A database/CRF is a document, either hard copy or digital, in which all of the requested study information for each subject is collected. The guidelines for good clinical practice (GCP) require that ‘Any change or correction to a CRF must be dated, initialled and (if necessary) explained, and it must not render the original text unreadable (i.e. an audit trail must be maintained). This requirement covers both manual and electronic changes or corrections’ (GCP Section 4.9.3).

Important: SPSS and Excel do not include an audit trail, and they are therefore not sufficient as CRFs/eCRFs.

Amsterdam UMC offers the following options (free of charge) for using an electronic CRF/eCRF: Castor EDC (additional information).

Researchers can use Castor EDC to perform randomisation, send email questionnaires to patients, invite monitors to the study, export data easily to Excel, CSV and SPSS and many other tasks.

Since October 2019, it has been possible to use the link between the Research Data Platform (RDP) and Castor.

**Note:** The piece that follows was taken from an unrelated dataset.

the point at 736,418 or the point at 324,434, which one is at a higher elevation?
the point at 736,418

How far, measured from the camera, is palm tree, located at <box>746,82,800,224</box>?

This has made it possible to download lab values in an eCRF through the RDP with only a few mouse clicks.

If you are interested in using these resources, please read the manual to learn how to request the link and which conditions must be met in order to use the link. The manuals for Castor explain how to prepare CRF pages for use, as well as the procedure for loading the data.

Validation procedures

To ensure the quality of the dataset, data entry must be performed in a standardized and transparent manner. It is advisable to set up validation procedures that make it possible to inspect the quality of research data as they are being entered.

The Research Data Management website provides additional information in this regard.


The random assignment of subjects to a treatment arm of a clinical trial (i.e. randomisation) requires the least possible involvement of the researcher. For this reason, computer-driven assignment techniques are preferred.

Castor EDC offers several randomisation methods that can be built into the eCRF. Additional information is available from the Research Data Management helpdesk, via RDM Service Portal

Online Questionnaires

To use online questionnaires outside of Castor EDC, a agreement must be concluded with the company that will collect these data. Amsterdam UMC has agreements with several suppliers (e.g. Survalyzer, Limesurvey and KLIK PROM portal).

Additional information is available from RDM Service Portal.